Headlines and angles were pre-set and the editorial work
consisted simply of putting together arguments that backed the claim and eliminating anything that might oppose it. Without so much as batting an eye, journalists on the page took to task anyone who dared to question their machinations in the name of the cause.
The fact that many of those who were hounded, and whose lives and actions were scorned, were in fact good role models for equality was neither here nor there if they so much as hinted, in even a subclause, that they may have a different opinion.

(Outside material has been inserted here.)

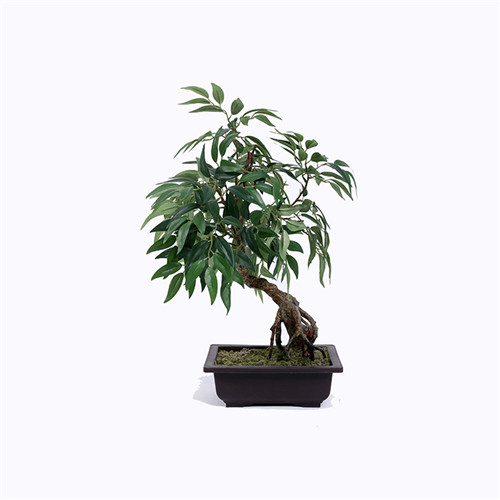 Faux Tree Bonsai, Black Plastic Base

All in all, this meant that what were essentially important questions were often ridiculed, and those six months working at the supplement had instilled in Calle Collin a permanent distrust of public debate. The only positive thing about his time there was that he had got to know one of the editors, a wise woman with a big heart. When Calle had had enough after six months, she asked whether he would perhaps prefer to go down to the news desk.
‘If I was interested in news, I would’ve gone to a newspaper,’ Calle had replied.
For a long time after, he was frequently quoted by the editorial team. Most people laughed, even agreed with him, but the arts editor was furious and had sworn that, as
far as he could, he would make sure that Calle never set foot in the place again.
Calle picked up the receiver and dialled the wise woman with the big heart.
The uglier a place was, the more people thronged there. The national parks were almost deserted, but every revolting shopping centre in the country was full to bursting with people with no taste, empty eyes and a fat wallet.
And nowhere was worse or more repulsive than Väla shopping centre. And yet Mike went there at least once a week. Because you could get everything there, even free parking. Just load the car and drive home.
Ylva was happy to wander round the same shops, weekend in and weekend out, and with a keen eye pick out the new things from the vast range of what was on offer. Mike,
on the other hand, hurried through the indoor streets that had sprung up, terrified that the rubbish would stick to him.